Add and subtract $a$ from the center’s coordinate – whichever is the leading term, that’s the coordinate we’ll be adding and subtracting $a$ from.
How to find the foci of a hyperbola?
The foci will depend on the values of the denominators from the hyperbola’s equation.
\begin{aligned}c^2 = a^2 + b^2\end{aligned}
This means that we can find the distance of the foci from the center by adding the denominators and then taking the sum’s square root.
Once we have the value of $c$, we move $c$ units away from the center to locate the hyperbola’s two foci.
Equation | Center | Vertex |
$\dfrac{y^2}{a^2} – \dfrac{x^2}{b^2} = 1$ | $(0,0)$ | $(0, -c), (0, c)$ |
$\dfrac{x^2}{a^2} – \dfrac{y^2}{b^2} = 1$ | $(-c, 0), (c, 0)$ | |
$\dfrac{(y – k)^2}{a^2} – \dfrac{(x – h)^2}{b^2} = 1$ | $(h, k)$ | $(h, k-c), (h, k + c)$ |
$\dfrac{(x –h)^2}{a^2} – \dfrac{(y –k)^2}{b^2} = 1$ | $(h -c , k), (h + c, k)$ |
This means that we count $c$ units on both sides of the center and along the direction of the hyperbola to find the foci from the center.
How to find the asymptotes of a hyperbola?
Hyperbolas have a pair of asymptotes that have a general form of $y = mx + b$. This means that we’re looking for two linear equations when finding the asymptotes of a hyperbola.
The asymptotes’ equations will depend on the square roots of the denominators.
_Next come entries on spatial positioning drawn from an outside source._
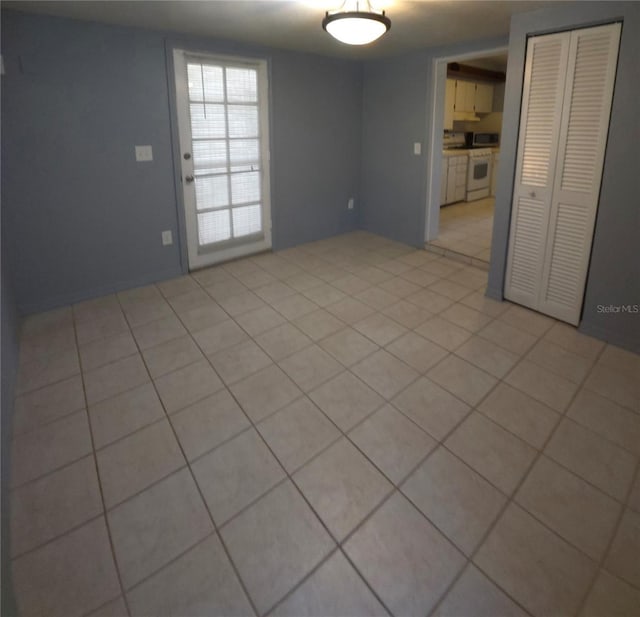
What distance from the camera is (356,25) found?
219 centimetres

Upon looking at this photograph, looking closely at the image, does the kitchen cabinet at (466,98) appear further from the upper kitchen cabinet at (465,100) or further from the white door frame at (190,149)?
the white door frame at (190,149)

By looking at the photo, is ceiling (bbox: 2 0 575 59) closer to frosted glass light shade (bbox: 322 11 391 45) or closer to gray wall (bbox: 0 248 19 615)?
frosted glass light shade (bbox: 322 11 391 45)

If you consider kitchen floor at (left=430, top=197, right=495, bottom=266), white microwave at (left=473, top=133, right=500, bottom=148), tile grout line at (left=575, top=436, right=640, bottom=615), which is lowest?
tile grout line at (left=575, top=436, right=640, bottom=615)

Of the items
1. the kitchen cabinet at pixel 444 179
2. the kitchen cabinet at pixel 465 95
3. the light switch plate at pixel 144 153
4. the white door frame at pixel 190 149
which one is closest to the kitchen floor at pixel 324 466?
the white door frame at pixel 190 149

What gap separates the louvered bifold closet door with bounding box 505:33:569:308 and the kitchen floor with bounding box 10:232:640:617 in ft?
1.33

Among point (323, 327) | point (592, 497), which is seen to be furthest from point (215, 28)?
point (592, 497)

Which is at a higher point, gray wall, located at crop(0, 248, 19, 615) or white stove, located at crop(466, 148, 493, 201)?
white stove, located at crop(466, 148, 493, 201)

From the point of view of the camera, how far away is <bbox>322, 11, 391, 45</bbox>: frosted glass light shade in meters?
2.13

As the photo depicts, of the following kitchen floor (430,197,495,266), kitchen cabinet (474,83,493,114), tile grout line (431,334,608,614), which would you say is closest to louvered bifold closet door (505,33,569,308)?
kitchen floor (430,197,495,266)

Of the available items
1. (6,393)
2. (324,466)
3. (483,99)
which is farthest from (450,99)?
(6,393)

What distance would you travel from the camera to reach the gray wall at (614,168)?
2.38 metres

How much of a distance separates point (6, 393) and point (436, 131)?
4.30m

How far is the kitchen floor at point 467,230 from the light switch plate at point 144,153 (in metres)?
3.05

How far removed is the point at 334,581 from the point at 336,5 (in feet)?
10.3
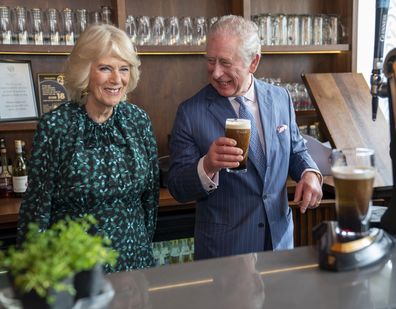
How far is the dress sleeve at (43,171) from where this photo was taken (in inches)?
73.1

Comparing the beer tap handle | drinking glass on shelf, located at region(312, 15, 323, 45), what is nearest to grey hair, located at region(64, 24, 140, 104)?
the beer tap handle

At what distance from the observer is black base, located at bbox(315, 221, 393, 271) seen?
1.20 meters

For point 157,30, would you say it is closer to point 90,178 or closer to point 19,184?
point 19,184

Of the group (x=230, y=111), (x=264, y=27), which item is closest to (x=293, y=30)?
(x=264, y=27)

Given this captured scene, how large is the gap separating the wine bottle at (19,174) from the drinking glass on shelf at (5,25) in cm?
59

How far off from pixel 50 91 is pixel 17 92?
207 mm

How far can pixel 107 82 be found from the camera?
1954 millimetres

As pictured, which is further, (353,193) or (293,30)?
(293,30)

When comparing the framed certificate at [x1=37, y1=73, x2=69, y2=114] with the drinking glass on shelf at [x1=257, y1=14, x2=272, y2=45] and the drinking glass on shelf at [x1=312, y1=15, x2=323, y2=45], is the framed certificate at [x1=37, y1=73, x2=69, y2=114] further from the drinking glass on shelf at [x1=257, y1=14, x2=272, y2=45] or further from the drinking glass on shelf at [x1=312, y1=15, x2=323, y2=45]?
the drinking glass on shelf at [x1=312, y1=15, x2=323, y2=45]

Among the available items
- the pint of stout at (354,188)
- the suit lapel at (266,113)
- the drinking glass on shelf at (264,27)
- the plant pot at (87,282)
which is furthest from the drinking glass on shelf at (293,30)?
the plant pot at (87,282)

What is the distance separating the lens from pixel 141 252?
1.97 m

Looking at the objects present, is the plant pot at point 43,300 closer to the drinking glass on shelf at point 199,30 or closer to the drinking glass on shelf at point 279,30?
the drinking glass on shelf at point 199,30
We can also find the hyperbola equation centered at $(h, k)$ by simply translating it.
Equation | Asymptotes’ Equations | |
$\dfrac{y^2}{a^2} – \dfrac{x^2}{b^2} = 1$ | $y = \dfrac{a}{b}x$ | $y = -\dfrac{a}{b}x$ |
$\dfrac{x^2}{a^2} – \dfrac{y^2}{b^2} = 1$ | $y = \dfrac{b}{a}x$ | $y = -\dfrac{b}{a}x$ |
$\dfrac{(y – k)^2}{a^2} – \dfrac{(x – h)^2}{b^2} = 1$ | $y – k = \dfrac{a}{b}(x – h)$ | $y – k= -\dfrac{a}{b}(x – h)$ |
$\dfrac{(x –h)^2}{a^2} – \dfrac{(y –k)^2}{b^2} = 1$ | $y – k = \dfrac{b}{a}(x – h)$ | $y – k= -\dfrac{b}{a}(x – h)$ |
This table summarizes the standard forms of the asymptotes. From this, we can see that:
When the leading term has $y^2$ on the numerator, the numerator of the asymptote’s constant will be $a$.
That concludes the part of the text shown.